## Task requirements
Copy the entire listing, down to the final line, exactly.

## Data for review
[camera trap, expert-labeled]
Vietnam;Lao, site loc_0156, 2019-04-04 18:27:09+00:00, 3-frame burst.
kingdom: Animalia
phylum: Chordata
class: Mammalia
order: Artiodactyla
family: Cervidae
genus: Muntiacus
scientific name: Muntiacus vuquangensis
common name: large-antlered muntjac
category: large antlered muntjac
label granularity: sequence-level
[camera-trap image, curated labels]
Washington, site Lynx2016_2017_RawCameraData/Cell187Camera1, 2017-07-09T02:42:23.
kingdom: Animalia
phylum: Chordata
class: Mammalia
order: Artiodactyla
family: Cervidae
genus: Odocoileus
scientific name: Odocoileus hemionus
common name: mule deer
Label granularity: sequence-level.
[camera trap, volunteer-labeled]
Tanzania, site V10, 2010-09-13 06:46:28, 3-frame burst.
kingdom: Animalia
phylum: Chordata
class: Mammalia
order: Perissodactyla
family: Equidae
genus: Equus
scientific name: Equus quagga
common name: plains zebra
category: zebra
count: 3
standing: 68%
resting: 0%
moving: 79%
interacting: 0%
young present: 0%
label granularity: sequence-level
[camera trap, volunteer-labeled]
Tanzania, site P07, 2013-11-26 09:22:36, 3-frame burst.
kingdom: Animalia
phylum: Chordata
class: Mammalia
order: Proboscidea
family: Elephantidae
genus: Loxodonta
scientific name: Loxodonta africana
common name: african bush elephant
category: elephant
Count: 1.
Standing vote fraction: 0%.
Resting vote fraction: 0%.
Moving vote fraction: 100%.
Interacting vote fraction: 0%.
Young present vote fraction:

## Output for this exercise
[camera trap, expert-labeled]
Vietnam;Lao, site loc_0156, 2019-04-04 18:27:09+00:00, 3-frame burst.
kingdom: Animalia
phylum: Chordata
class: Mammalia
order: Artiodactyla
family: Cervidae
genus: Muntiacus
scientific name: Muntiacus vuquangensis
common name: large-antlered muntjac
category: large antlered muntjac
label granularity: sequence-level
[camera-trap image, curated labels]
Washington, site Lynx2016_2017_RawCameraData/Cell187Camera1, 2017-07-09T02:42:23.
kingdom: Animalia
phylum: Chordata
class: Mammalia
order: Artiodactyla
family: Cervidae
genus: Odocoileus
scientific name: Odocoileus hemionus
common name: mule deer
Label granularity: sequence-level.
[camera trap, volunteer-labeled]
Tanzania, site V10, 2010-09-13 06:46:28, 3-frame burst.
kingdom: Animalia
phylum: Chordata
class: Mammalia
order: Perissodactyla
family: Equidae
genus: Equus
scientific name: Equus quagga
common name: plains zebra
category: zebra
count: 3
standing: 68%
resting: 0%
moving: 79%
interacting: 0%
young present: 0%
label granularity: sequence-level
[camera trap, volunteer-labeled]
Tanzania, site P07, 2013-11-26 09:22:36, 3-frame burst.
kingdom: Animalia
phylum: Chordata
class: Mammalia
order: Proboscidea
family: Elephantidae
genus: Loxodonta
scientific name: Loxodonta africana
common name: african bush elephant
category: elephant
Count: 1.
Standing vote fraction: 0%.
Resting vote fraction: 0%.
Moving vote fraction: 100%.
Interacting vote fraction: 0%.
Young present vote fraction:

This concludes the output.